A few of my favorite verses have to do with this very subject. For example Philippians 1:6 says that “He who began a good work in you will carry it on to completion until the day of Christ.” So not only is God doing the “doing” but is in fact a continual process. Our role: to simply be. Be available. Be obedient. Just be.

The other verse that relates to this is found in 1 Thessalonians 5. After giving a list (Remember, I didn’t say that we weren’t give a list of to-do’s, I just said that they are not ultimate; they are not bigger/better/more important than our relationship with the Lord) in verse 16-18—“rejoice always, pray without ceasing, and give thanks in all circumstances”—Paul then says in verse 24 “He who calls you is faithful and He will surely do it.” So again, God does the “doing” and we are called to “be.”

So here’s my take. If we, believers, seek the Lord wholly and completely, above anything and everything else, would not the natural outflow of our hearts, minds, bodies, money, time, etc. be spent on and given to those things, people, places for which the Lord is absent? If we were so utterly consumed, from the inside out, with the Word and the Holy Spirit, would not our sole desire be to be Christ to those who do not know Him? Would not we feel totally compelled to share Him in the way we live, as testimonies, in the darkest places?

I think we would. But being pre-occupied with “doing” these things, instead of letting them naturally pour out of us, takes the divinity and sovereign control out of the hands and responsibility of God. In other words, I wonder if, in our “holy intention” we don’t steal from the Lord what is rightfully His (i.e. our complete surrender and total obedience) and make it look like what we think it ought to look like. And in doing so, we actually accomplish less. We get overwhelmed. We get confused. We run out of resources. We run out of time. We run out of ideas. We run out of strength to press on because our strength is never enough. In relying on ourselves, we find our attempts unfruitful, broken, and ultimately, we find that they fail.

So let’s connect the dots then to poverty.

If we, as a body of believers, stopped striving in our own ability and strength to be the hero of different situations and circumstances, and instead simply allow Christ, dwelling within us, to do what He wants through us by our simple obedience…how much more might He be capable of doing by our being?

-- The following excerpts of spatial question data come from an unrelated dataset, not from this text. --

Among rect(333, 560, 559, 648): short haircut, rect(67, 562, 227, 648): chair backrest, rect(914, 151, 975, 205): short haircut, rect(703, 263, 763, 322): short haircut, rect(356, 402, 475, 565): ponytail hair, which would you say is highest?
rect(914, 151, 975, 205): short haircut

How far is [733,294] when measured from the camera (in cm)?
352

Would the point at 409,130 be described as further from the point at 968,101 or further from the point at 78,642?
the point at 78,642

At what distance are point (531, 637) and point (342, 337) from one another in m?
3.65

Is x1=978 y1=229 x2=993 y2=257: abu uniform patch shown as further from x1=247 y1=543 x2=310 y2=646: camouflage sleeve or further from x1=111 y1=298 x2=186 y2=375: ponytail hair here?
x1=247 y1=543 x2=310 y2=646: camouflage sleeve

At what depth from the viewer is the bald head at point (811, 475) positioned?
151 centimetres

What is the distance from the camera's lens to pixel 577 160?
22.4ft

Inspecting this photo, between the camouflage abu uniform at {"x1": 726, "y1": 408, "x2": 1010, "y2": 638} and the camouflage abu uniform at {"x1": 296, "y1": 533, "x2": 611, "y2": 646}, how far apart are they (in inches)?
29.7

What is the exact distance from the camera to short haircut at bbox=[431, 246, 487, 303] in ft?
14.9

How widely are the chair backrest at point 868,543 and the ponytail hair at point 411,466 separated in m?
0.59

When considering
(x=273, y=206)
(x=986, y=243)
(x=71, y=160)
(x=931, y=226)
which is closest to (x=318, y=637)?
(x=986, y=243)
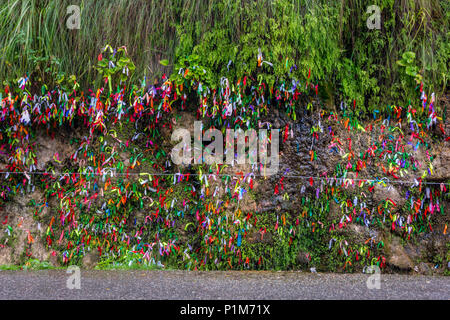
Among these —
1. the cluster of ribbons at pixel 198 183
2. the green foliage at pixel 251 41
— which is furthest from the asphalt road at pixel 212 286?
the green foliage at pixel 251 41

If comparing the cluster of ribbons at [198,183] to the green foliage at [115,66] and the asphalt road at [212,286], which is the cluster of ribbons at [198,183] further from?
the asphalt road at [212,286]

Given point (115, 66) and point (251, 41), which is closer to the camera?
point (251, 41)

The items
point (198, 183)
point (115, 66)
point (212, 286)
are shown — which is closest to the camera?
point (212, 286)

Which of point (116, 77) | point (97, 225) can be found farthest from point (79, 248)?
point (116, 77)

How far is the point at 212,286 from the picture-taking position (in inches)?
137

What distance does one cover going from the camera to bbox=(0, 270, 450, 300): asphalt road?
3215mm

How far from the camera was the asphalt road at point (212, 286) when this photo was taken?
10.5ft

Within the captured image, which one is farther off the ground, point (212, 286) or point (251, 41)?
point (251, 41)

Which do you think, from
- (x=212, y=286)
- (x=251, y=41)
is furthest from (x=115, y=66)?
(x=212, y=286)

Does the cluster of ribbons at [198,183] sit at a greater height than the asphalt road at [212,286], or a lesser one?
greater

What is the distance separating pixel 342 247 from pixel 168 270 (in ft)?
5.49

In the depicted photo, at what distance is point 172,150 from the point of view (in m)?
4.48

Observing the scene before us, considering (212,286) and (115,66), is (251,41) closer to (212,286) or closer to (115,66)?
(115,66)

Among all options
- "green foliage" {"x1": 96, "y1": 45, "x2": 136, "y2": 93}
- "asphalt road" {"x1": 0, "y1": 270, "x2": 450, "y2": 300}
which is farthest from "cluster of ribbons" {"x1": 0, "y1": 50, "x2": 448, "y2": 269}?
"asphalt road" {"x1": 0, "y1": 270, "x2": 450, "y2": 300}
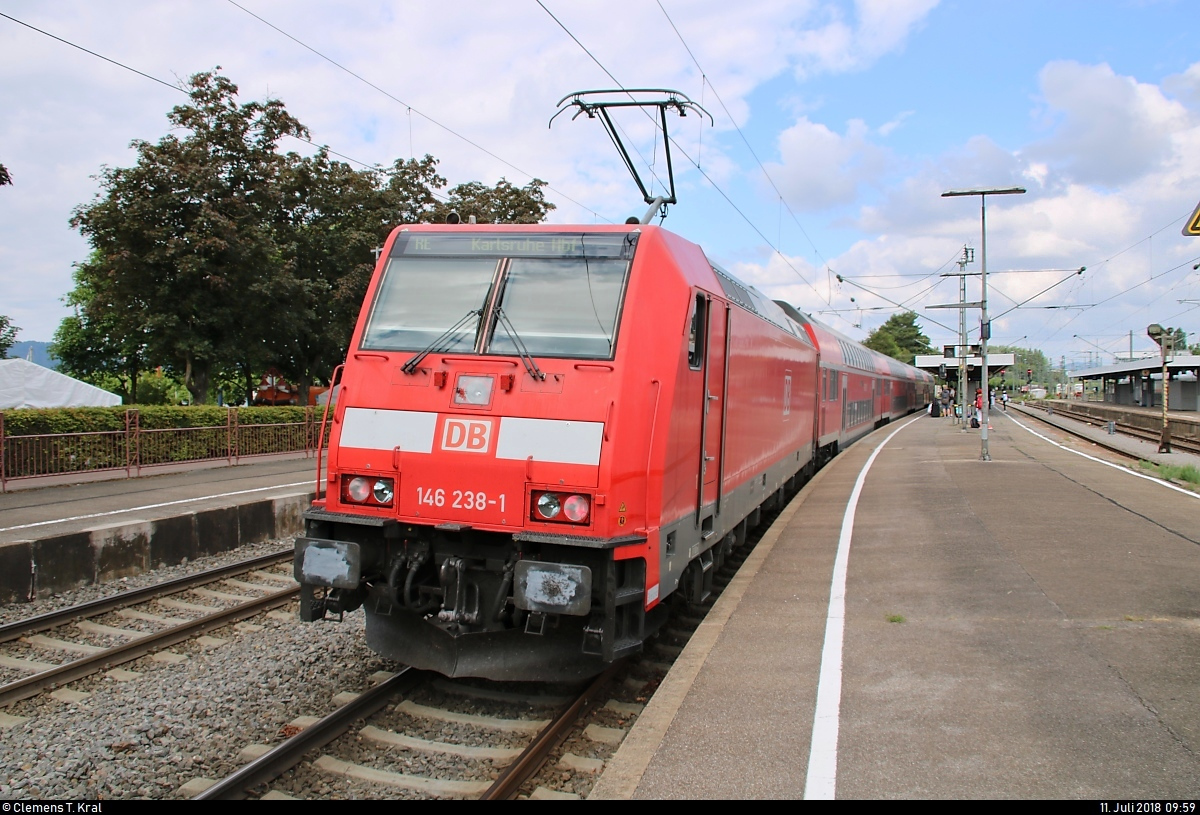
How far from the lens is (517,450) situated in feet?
18.0

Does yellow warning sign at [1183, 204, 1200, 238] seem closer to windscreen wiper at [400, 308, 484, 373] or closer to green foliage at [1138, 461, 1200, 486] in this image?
windscreen wiper at [400, 308, 484, 373]

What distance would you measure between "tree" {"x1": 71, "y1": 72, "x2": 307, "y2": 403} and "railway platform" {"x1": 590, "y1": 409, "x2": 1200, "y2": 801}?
21.1 m

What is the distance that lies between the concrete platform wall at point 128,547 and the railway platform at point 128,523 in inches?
0.4

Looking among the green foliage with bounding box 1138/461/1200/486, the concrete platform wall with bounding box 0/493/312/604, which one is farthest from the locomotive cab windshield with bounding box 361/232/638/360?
the green foliage with bounding box 1138/461/1200/486

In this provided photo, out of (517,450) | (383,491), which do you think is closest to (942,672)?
(517,450)

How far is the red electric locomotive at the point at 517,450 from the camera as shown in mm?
5348

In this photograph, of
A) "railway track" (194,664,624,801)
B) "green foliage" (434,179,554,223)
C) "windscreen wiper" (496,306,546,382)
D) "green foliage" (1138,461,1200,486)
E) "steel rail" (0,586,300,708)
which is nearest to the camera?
"railway track" (194,664,624,801)

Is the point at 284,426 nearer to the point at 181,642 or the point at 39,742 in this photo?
the point at 181,642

If we are to look like Jesus in our living and being, then shouldn’t we compare ourselves to Him? Fine, let’s start with the obvious. When was the last time you fed someone on the street?

Jesus fed 5,000.

I don’t look like Him. Do you?

1 comment:

Juli Jarvis said...

Meredith, I've thought about this a lot and re-read it several times. I agree with you completely -- all our ministry needs to come naturally, out of our relationship with Him. This is something I constantly tell my team of Advocates -- that God is already speaking to His people about helping the poor; we just need to be alert to the opportunities He places before us. We need to join Him in what He is already doing, not try to make something happen on our own. The churches I think I should speak in are not the ones that end up allowing me to speak -- I have to be ever so careful to lean on Him, not on myself. When you said, "I wonder if, in our 'holy intention' we don't steal from the Lord what is rightfully His," it reminded me of the verses where Jesus told people not to tell others they were healed by Him. I have often thought part of the reason is because He wants to reveal Himself to others Himself, as Matthew 16:17 says. I think we get in the way much too often. When I have allowed God to lead in my ministry, pastors have actually called or walked up to me and asked me to speak in their churches. I love that!